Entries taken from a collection
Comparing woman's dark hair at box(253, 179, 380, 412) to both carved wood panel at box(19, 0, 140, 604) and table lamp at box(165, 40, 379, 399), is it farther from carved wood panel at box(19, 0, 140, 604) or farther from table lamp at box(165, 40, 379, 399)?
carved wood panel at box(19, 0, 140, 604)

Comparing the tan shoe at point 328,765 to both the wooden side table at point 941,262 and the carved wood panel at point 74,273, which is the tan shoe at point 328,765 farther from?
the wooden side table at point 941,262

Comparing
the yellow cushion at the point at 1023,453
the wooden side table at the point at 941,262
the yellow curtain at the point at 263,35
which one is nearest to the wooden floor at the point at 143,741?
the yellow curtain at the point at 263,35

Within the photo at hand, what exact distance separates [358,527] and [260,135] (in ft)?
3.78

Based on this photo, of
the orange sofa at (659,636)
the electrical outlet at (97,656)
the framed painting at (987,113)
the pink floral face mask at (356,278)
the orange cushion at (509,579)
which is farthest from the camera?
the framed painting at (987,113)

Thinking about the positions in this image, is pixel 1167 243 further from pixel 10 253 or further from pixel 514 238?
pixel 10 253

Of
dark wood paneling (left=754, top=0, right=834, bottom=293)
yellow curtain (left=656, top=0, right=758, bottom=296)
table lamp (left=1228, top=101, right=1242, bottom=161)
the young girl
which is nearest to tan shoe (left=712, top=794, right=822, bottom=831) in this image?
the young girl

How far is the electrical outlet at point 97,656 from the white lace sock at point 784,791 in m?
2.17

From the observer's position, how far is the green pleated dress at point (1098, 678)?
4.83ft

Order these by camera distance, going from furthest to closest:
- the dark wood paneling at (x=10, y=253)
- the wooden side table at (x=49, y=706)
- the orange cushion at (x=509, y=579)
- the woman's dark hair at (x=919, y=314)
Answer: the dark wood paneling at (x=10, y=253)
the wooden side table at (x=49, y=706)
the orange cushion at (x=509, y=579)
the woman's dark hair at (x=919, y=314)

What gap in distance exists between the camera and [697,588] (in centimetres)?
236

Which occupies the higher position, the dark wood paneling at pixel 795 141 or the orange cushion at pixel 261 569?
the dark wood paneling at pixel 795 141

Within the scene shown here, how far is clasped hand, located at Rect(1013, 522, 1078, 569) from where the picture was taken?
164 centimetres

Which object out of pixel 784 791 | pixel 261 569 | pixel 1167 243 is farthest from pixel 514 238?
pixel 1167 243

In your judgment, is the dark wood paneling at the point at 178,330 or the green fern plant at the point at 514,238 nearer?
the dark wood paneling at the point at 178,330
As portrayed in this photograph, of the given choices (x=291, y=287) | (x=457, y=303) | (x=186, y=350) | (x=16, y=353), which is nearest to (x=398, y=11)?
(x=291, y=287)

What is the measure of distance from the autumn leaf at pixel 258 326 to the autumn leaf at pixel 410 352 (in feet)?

- **Written request**: Print the whole listing exactly as it is.

- **Written solution**:
Comparing woman's dark hair at box(253, 179, 380, 412) to both carved wood panel at box(19, 0, 140, 604) and table lamp at box(165, 40, 379, 399), is it farther from carved wood panel at box(19, 0, 140, 604) or farther from table lamp at box(165, 40, 379, 399)?
carved wood panel at box(19, 0, 140, 604)

Comparing the tan shoe at point 328,765 to both the wooden side table at point 941,262 and the carved wood panel at point 74,273, which is the tan shoe at point 328,765 farther from?
the wooden side table at point 941,262

Comparing
the yellow cushion at the point at 1023,453
the wooden side table at the point at 941,262
the yellow curtain at the point at 263,35
which one is nearest to the wooden floor at the point at 143,741?
the yellow curtain at the point at 263,35

Within the photo at hand, what exact distance separates [358,527] and [260,135] (in ft)?
3.78

Based on this photo, of
the orange sofa at (659,636)
the electrical outlet at (97,656)
the framed painting at (987,113)
the pink floral face mask at (356,278)
the orange cushion at (509,579)
which is farthest from the camera?
the framed painting at (987,113)

Thinking about the positions in this image, is pixel 1167 243 further from pixel 10 253 or further from pixel 514 238?
pixel 10 253

Of
dark wood paneling (left=754, top=0, right=834, bottom=293)
yellow curtain (left=656, top=0, right=758, bottom=296)
table lamp (left=1228, top=101, right=1242, bottom=161)
the young girl
which is nearest to tan shoe (left=712, top=794, right=822, bottom=831) in this image?
the young girl

How far is the electrical outlet at point 97,656 from the white lace sock at point 784,791 in m?
2.17

From the observer's position, how far is the green pleated dress at point (1098, 678)?
4.83ft

Order these by camera distance, going from furthest to closest:
- the dark wood paneling at (x=10, y=253)
- the wooden side table at (x=49, y=706)
- the orange cushion at (x=509, y=579)
- the woman's dark hair at (x=919, y=314)
Answer: the dark wood paneling at (x=10, y=253)
the wooden side table at (x=49, y=706)
the orange cushion at (x=509, y=579)
the woman's dark hair at (x=919, y=314)

What gap in distance exists between the camera and [697,588] (in centimetres)?
236

Which occupies the higher position, the dark wood paneling at pixel 795 141 or the orange cushion at pixel 261 569?
the dark wood paneling at pixel 795 141

Within the scene shown here, how far is clasped hand, located at Rect(1013, 522, 1078, 569) from where the picture was taken?
164 centimetres

Which object out of pixel 784 791 | pixel 261 569 | pixel 1167 243 is farthest from pixel 514 238?
pixel 1167 243

In your judgment, is the dark wood paneling at the point at 178,330 or the green fern plant at the point at 514,238 nearer?
the dark wood paneling at the point at 178,330
As portrayed in this photograph, of the given choices (x=291, y=287) | (x=457, y=303) | (x=186, y=350) | (x=16, y=353), which is nearest to (x=398, y=11)?
(x=291, y=287)

What is the measure of distance from the autumn leaf at pixel 258 326 to the autumn leaf at pixel 410 352 (in feet)?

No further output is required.